Messenger RNA turnover is a critical determinant of eukaryotic gene expression. The stability of different mRNAs within the same cell can vary by orders of magnitude and thus contribute greatly to differential expression levels. Moreover, the stability of individual mRNAs can be regulated in response to a variety of stimuli, allowing for rapid alterations in gene expression. But how does eukaryotic mRNA turnover work, and how is it controlled? In this issue of PNAS, Wang et al. (1) provide a piece to the puzzle as to how eukaryotic mRNAs are degraded.

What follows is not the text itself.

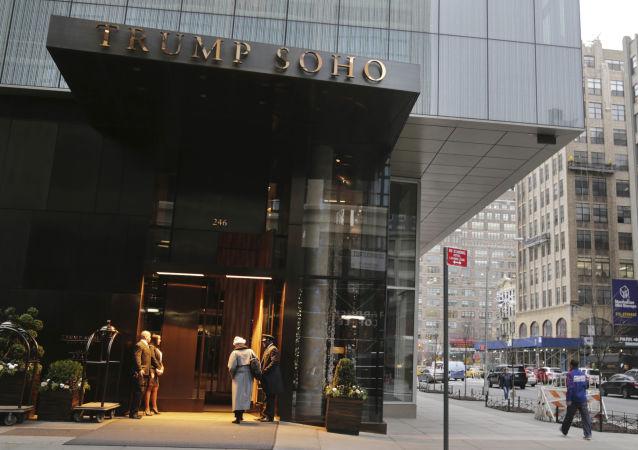 Fasada hotelu Trump SoHo w Nowym Jorku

Early experiments in several eukaryotic systems revealed that the 5′ m7G cap and the 3′ poly(A) tail are critical protective features of mRNAs. Work in the yeast Saccharomyces cerevisiae has uncovered two general mRNA decay pathways that act on these protective ends (Fig. 1; reviewed in ref. 2). These pathways are general in that they appear to degrade most, if not all, normal mRNAs. The first step in both of these pathways is shortening of the poly(A) tail (3–5), which can be catalyzed by one of two different enzymes. The major deadenylase appears to be a large ≈1-mDa complex consisting of one known catalytic subunit, Ccr4p (6–8), a member of the ExoIII/AP endonuclease family (9), and several other proteins, most notably, Pop2, Not1, Not2, Not3, Not4, and Not5 (10). Alternatively, a complex of Pan2p/Pan3p can also function as a cytoplasmic deadenylase (6, 11, 12).
Figure 1.
Eukaryotic mRNA decay mechanisms and enzymes. Two general mRNA decay pathways. Both pathways are initiated by deadenylation by the Ccr4/Pop2/Not complex or possibly by the alternative deadenylases, Pan2/Pan3 and PARN. Poly(A) tail shortening can lead to either 3′-5′ exonucleolytic digestion by the exosome or decapping by the Dcp1/Dcp2 complex. Decapping is followed by 5′-3′ exonuclease digestion by Xrn1. The residual cap structure resulting from exosome digestion is cleaved by the scavenger decapping enzyme DcpS.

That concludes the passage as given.